On going to Kolkata, Banikanttha took up a temporary accommodation and presented Subha before a possible match for her.

His wife tied up Subha’s hair in golden ribbons, covered her up with ornaments, and obliterated her natural beauty as much as she could. Tears coursed down Subha’s cheeks. Her mother scolded her because that would make her eyes get swollen and ugly. But scolding could not make the tears stop.

The bridegroom himself, along with a friend, came to interview Subha. Subha kept on crying. But this enhanced her value to the bridegroom. It made him think: “The girl has a soft heart and one day that may of use to me.” After looking at Subha for a long time, he pronounced: “Not bad”. A suitable day was determined according to astrological calculations. Depositing their dumb daughter to an alien household, the parents went back to their village. They had met the requirements of social traditions.

The bridegroom was employed at a distance from Kolkata, in the central provinces. Immediately after the wedding, he took his bride there.

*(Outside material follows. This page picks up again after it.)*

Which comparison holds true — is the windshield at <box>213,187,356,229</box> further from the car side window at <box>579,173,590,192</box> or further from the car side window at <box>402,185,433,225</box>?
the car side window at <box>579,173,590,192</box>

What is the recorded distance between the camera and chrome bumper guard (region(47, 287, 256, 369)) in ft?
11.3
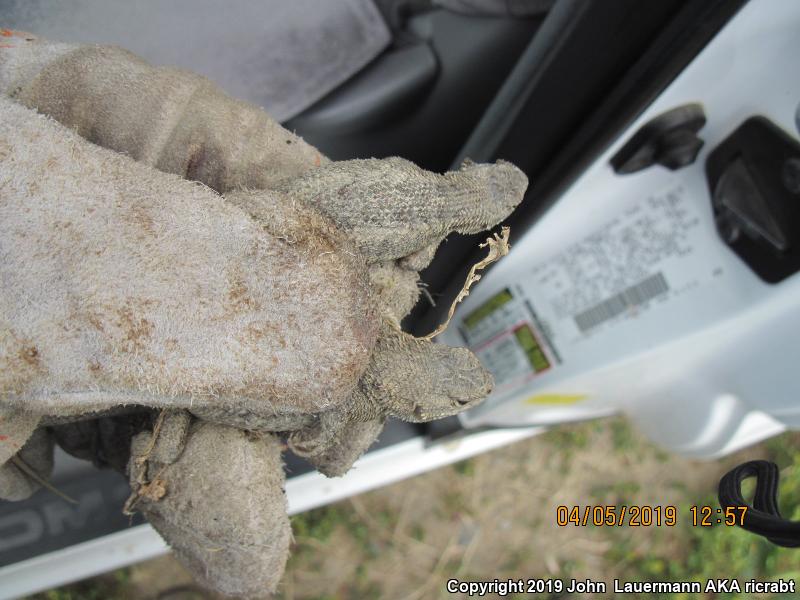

Within a week everyone got to understand that the newly wedded bride was speech-impaired, dumb. Nobody understood that it was not her fault. She had not deceived anyone. Her eyes had said everything but nobody had been able to understand it. Subha looked here and there. Wherever she looked, she found no one who could understand the language of the dumb. She could not see the familiar faces she had known since her birth. In the silent heart of the young girl, there rang out an inarticulate cry that no one but God could hear.

This time her husband used both his ears and eyes and chose a bride endowed with the power of speech.